LA Paralegal Admits Role in Visa Fraud Scheme

Application for immigrant visa

Photo: Getty Images

LOS ANGELES (CNS) - A Los Angeles paralegal has agreed to plead guilty to participating in a conspiracy to violate U.S. immigration laws by preparing and filing bogus documents that sought permanent residency and citizenship for members of a Philippines-based church, prosecutors announced today.

Maria De Leon, 73, a resident of the Koreatown neighborhood and the owner of a legal document service, agreed to plead guilty to participating in a scheme with administrators of the church, which is known as the Kingdom of Jesus Christ, The Name Above Every Name, according to the Department of Justice.

In addition to pleading guilty, De Leon agreed to cooperate in the government's case.
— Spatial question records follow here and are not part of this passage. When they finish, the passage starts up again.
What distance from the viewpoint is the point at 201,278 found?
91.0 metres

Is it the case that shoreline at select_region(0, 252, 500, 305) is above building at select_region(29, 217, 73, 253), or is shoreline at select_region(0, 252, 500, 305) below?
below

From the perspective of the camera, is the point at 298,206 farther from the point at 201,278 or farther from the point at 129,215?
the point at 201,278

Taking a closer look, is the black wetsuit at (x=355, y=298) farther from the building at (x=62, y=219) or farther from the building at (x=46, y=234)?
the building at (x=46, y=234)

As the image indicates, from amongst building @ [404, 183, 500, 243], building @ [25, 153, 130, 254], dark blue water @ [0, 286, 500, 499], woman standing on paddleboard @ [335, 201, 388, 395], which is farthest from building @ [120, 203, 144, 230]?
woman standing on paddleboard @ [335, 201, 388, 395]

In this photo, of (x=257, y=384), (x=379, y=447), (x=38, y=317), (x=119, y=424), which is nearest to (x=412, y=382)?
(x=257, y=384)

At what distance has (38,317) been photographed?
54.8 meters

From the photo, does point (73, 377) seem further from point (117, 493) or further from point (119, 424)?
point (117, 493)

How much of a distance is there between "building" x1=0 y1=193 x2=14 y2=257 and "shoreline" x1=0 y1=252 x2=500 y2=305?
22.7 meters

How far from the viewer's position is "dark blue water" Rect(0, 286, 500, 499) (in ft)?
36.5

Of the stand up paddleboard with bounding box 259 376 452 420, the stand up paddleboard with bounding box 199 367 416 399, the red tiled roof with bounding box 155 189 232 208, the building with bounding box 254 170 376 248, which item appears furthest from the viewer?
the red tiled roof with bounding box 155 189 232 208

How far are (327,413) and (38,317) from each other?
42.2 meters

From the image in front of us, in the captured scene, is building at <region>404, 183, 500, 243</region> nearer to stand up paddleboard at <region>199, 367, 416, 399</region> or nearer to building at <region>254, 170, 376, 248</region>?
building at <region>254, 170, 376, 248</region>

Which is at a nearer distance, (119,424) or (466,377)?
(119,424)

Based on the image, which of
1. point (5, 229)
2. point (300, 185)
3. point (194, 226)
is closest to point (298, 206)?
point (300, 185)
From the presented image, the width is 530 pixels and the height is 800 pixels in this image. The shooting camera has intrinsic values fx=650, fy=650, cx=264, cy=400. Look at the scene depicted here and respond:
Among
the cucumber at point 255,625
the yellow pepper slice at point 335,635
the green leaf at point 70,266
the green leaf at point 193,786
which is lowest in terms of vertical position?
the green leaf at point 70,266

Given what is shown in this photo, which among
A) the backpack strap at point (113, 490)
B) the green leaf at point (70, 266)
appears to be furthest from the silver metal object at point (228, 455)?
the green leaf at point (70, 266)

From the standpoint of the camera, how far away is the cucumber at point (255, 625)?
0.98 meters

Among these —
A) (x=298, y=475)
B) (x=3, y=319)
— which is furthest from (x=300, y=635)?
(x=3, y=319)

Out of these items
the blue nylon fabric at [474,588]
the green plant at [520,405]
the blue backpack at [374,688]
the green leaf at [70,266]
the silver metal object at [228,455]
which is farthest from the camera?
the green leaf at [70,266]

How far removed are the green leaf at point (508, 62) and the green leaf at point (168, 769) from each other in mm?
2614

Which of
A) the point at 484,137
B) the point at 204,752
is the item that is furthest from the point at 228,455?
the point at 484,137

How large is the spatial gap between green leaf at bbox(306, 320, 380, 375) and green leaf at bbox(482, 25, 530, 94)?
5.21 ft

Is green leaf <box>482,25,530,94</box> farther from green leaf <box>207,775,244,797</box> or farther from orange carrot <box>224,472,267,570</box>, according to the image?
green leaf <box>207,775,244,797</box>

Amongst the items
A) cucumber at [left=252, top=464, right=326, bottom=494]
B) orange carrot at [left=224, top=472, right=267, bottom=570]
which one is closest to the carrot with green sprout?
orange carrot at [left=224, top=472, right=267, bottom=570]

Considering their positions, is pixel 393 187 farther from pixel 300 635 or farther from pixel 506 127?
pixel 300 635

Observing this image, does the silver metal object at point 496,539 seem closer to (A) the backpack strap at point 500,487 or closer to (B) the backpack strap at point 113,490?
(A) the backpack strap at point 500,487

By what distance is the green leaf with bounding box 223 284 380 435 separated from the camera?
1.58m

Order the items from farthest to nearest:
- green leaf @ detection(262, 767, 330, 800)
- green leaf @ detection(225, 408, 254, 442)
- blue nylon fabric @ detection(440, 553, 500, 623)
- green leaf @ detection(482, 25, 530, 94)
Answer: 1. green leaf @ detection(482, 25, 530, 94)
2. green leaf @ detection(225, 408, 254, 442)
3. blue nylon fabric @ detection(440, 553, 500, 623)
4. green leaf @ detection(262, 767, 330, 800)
De Leon admitted in the plea agreement to participating for about eight years in the conspiracy to commit marriage fraud and visa fraud with the leaders of the KOJC, which has a compound in Van Nuys.

De Leon is one of nine defendants who were charged in November 2021 in a 42-count superseding indictment that alleges a labor trafficking scheme that used fraudulently obtained visas to bring KOJC members to the United States, where they were forced to solicit donations for a bogus charity.

The indictment alleges that the donations were used to finance church operations and the lavish lifestyles of its leaders.

Members who proved successful at soliciting for the KOJC were forced to enter into sham marriages or obtain fraudulent student visas to acquire legal status in the U.S. so they could continue soliciting donations, the indictment alleges.

The superseding indictment also alleges a sex trafficking scheme that implicates KOJC's leader, Apollo Carreon Quiboloy, who was referred to as ``The Appointed Son of God.''

De Leon is one of six defendants previously arrested in this case. The remaining five defendants who have appeared in federal court in Los Angeles are currently scheduled to be tried on March 21, 2023.

Three of the defendants, including Quiboloy, are fugitives believed to be in the Philippines, according to the DOJ.

A Los Angeles federal judge is expected to soon schedule a hearing for De Leon to formally enter her guilty plea to the conspiracy count. Once she pleads guilty, De Leon will face up to five years in federal prison, prosecutors noted.